Le président bolivien Evo Morales brigue dimanche un quatrième mandat lors des élections qui s’annoncent comme les plus disputées de l’histoire du pays, entre contestation de la légitimité de sa candidature et opposition qui appelle à un « vote sanction ».
Cette fois, après 14 ans au pouvoir, pas de victoire écrasante en vue au premier tour, comme ce fut le cas en 2006 et lors de ses deux réélections successives. Un des derniers sondages, de l’université publique, le donne en tête (32,3 %) mais suivi de près par son principal adversaire, le centriste Carlos Mesa (27 %), ce qui forcerait le plus ancien président en exercice d’Amérique latine à un second tour.
Là, les choses se corseraient pour lui, car le vote pourrait alors « se transformer en référendum pour ou contre Morales », explique à l’AFP Gaspard Estrada, spécialiste de l’Amérique latine à Sciences Po Paris.
« La stratégie du gouvernement sera de tenter de plier l’affaire le 20 octobre », ajoute M. Estrada.
La décision de Morales de se présenter à nouveau est très mal vue par une partie des Boliviens et fortement critiquée par l’opposition, qui estime que le pays pourrait devenir une autocratie en cas de nouvelle victoire du président indigène de 59 ans.
Il avait ensuite essuyé en février 2016 un cuisant échec lors d’un référendum visant à changer la Constitution pour lui permettre de briguer un quatrième mandat. Le « non » s’était imposé nettement. Mais un peu plus tard, la Cour constitutionnelle l’autorisait à se présenter pour un nouveau mandat, au motif, jugé très discutable par les analystes, que sa candidature relevait de son droit humain.
Son principal opposant Carlos Mesa a rallié ces derniers jours une série de soutiens allant de la gauche à la droite dure au sein d’une opposition divisée. C’est le seul candidat des huit adversaires d’Evo Morales en lice à pouvoir le faire trébucher.
Cet historien et journaliste de 66 ans, déjà à la tête du pays de 2003 à 2005, a pu réunir une partie de l’électorat sous la consigne du « vote utile » face au « vote sûr » avec lequel Evo Morales tente de séduire les électeurs.
« Je pense que tout peut arriver », juge Amaru Villanueva, chargé de l’analyse électorale au sein de la fondation Friedrich-Ebert-Stiftung (FES)-Bolivie.
Selon la FES, Morales l’emporterait avec 44 % des voix, tandis que Mesa obtiendrait 32 % des suffrages. Mais avec 11 % d’indécis, la situation reste imprévisible.

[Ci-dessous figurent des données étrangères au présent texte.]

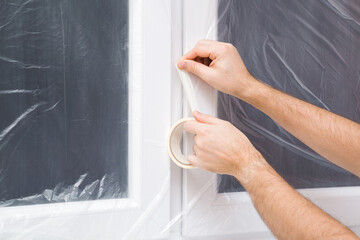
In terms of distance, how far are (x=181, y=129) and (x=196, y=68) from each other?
131mm

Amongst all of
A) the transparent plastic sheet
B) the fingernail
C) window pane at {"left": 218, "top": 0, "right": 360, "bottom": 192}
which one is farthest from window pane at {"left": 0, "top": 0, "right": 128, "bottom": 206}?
window pane at {"left": 218, "top": 0, "right": 360, "bottom": 192}

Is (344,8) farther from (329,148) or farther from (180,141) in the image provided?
(180,141)

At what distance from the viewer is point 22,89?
588 millimetres

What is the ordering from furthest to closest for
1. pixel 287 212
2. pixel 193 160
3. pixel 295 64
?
pixel 295 64 < pixel 193 160 < pixel 287 212

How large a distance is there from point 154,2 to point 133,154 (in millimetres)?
312

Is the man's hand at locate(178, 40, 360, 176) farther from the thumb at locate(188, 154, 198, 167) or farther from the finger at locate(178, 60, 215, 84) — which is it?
the thumb at locate(188, 154, 198, 167)

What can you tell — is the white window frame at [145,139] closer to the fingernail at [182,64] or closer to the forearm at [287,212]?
the fingernail at [182,64]

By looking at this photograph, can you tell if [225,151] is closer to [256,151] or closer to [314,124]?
[256,151]

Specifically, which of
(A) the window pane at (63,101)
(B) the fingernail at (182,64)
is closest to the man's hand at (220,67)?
(B) the fingernail at (182,64)

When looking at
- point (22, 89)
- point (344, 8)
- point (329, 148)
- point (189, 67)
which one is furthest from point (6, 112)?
point (344, 8)

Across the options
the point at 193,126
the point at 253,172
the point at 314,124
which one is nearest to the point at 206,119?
the point at 193,126

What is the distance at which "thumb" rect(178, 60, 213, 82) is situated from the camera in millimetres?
646

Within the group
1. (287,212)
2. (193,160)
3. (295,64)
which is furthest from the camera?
(295,64)

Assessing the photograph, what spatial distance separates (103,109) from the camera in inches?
25.3
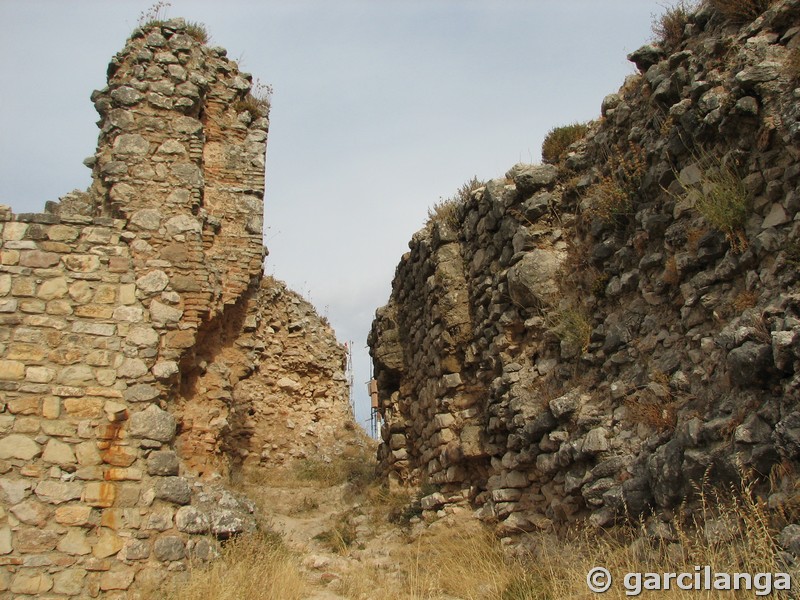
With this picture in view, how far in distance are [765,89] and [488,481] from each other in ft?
15.3

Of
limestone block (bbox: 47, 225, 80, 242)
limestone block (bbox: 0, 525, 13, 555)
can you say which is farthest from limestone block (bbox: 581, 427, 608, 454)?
limestone block (bbox: 47, 225, 80, 242)

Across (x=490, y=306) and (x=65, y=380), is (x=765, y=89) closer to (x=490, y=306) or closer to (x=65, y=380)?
(x=490, y=306)

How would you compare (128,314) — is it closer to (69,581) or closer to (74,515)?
(74,515)

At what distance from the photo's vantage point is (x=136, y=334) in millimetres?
6746

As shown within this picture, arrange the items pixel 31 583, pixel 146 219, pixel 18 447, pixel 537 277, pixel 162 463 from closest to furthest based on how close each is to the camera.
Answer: pixel 31 583
pixel 18 447
pixel 162 463
pixel 146 219
pixel 537 277

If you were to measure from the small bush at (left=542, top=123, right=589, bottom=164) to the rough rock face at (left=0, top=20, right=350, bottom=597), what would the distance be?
3.29 m

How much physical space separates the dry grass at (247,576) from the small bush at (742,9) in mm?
5803

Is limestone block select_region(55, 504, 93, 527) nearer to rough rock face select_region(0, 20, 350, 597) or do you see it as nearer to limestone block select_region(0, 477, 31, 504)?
rough rock face select_region(0, 20, 350, 597)

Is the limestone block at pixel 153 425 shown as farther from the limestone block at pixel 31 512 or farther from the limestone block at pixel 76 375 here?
the limestone block at pixel 31 512

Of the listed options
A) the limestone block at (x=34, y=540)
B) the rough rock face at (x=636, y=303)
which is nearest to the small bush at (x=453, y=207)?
the rough rock face at (x=636, y=303)

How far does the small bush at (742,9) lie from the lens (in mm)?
5704

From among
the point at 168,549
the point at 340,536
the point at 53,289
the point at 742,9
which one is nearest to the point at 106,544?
the point at 168,549

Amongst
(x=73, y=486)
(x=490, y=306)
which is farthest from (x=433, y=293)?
(x=73, y=486)

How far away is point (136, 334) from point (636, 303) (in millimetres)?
4469
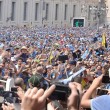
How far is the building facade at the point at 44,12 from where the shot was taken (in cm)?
5528

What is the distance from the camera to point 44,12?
61594mm

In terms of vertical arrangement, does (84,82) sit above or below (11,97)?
below

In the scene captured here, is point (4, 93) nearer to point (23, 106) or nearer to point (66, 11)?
point (23, 106)

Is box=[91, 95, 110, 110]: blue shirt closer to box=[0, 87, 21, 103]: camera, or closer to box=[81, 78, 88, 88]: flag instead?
box=[0, 87, 21, 103]: camera

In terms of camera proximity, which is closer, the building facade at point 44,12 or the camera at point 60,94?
the camera at point 60,94

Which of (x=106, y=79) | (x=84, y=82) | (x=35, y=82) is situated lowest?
(x=84, y=82)

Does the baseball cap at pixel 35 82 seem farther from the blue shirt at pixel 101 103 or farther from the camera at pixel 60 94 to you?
the blue shirt at pixel 101 103

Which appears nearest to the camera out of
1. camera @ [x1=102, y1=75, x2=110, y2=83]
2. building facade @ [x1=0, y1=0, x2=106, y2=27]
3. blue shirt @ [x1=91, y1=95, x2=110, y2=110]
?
blue shirt @ [x1=91, y1=95, x2=110, y2=110]

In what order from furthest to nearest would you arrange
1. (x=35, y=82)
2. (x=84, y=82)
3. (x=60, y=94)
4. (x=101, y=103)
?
(x=84, y=82)
(x=35, y=82)
(x=60, y=94)
(x=101, y=103)

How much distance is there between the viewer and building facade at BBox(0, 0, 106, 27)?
55.3 meters

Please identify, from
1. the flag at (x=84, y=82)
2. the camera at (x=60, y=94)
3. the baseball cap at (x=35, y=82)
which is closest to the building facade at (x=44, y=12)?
the flag at (x=84, y=82)

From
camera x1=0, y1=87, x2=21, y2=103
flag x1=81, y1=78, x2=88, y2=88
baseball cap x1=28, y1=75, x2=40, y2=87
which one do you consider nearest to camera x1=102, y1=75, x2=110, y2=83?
baseball cap x1=28, y1=75, x2=40, y2=87

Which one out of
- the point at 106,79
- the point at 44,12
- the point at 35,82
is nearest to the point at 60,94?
the point at 106,79

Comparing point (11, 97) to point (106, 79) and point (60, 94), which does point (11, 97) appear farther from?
point (60, 94)
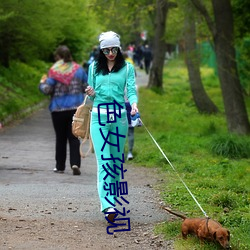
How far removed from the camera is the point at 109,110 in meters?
7.53

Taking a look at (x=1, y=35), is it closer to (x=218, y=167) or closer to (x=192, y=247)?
(x=218, y=167)

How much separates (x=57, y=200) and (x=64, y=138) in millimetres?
2961

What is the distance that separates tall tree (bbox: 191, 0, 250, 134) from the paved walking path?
4110 millimetres

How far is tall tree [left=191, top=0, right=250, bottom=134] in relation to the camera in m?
16.6

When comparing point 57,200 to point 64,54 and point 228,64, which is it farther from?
point 228,64

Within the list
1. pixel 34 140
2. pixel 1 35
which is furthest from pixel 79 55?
pixel 34 140

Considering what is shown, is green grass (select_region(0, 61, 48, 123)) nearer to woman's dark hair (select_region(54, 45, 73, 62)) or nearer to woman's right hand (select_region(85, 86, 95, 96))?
woman's dark hair (select_region(54, 45, 73, 62))

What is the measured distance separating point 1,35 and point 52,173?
1000 cm

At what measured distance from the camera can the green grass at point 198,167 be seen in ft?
24.3

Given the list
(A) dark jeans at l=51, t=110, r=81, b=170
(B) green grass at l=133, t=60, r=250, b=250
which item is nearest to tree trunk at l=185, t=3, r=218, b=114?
(B) green grass at l=133, t=60, r=250, b=250

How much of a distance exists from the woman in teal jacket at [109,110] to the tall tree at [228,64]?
30.3ft

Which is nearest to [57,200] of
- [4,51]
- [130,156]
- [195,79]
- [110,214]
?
[110,214]

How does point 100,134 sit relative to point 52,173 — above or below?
above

« Certains (électeurs) disent qu’ils déterminent leur vote le jour même du scrutin. Il faut donc prendre avec des pincettes ce que nous disent les sondages », met en garde Villanueva.
Morales a fait campagne en insistant sur sa réussite économique (maintien d’une croissance économique élevée, forte réduction de la pauvreté, niveau record de réserves internationales) qui a fait de la Bolivie un des pays qui possède le meilleur taux de croissance de la région.
« Il est difficile de nier que ces dernières années l’économie bolivienne était au beau fixe sous Evo Morales (…) Mais avec la chute des cours des matières premières, le gouvernement a été obligé d’emprunter davantage et puiser dans les réserves. Le modèle économique bolivien qui a fonctionné durant des années n’est plus tenable », déclare à l’AFP Michael Shifter président du groupe de réflexion Dialogue interaméricain à Washington.
L’opposition a attaqué le gouvernement sur des thèmes comme la corruption, l’insécurité, la hausse du trafic de drogue ou son alliance avec le Venezuela, Cuba ou l’Iran.
Les 7,3 millions d’électeurs boliviens choisissent, outre leur prochain président et vice-président, leurs 136 parlementaires. Les bureaux de vote ouvrent à 08H00 (12H00 GMT) dimanche et ferment à 16H00 locales (20H00 GMT).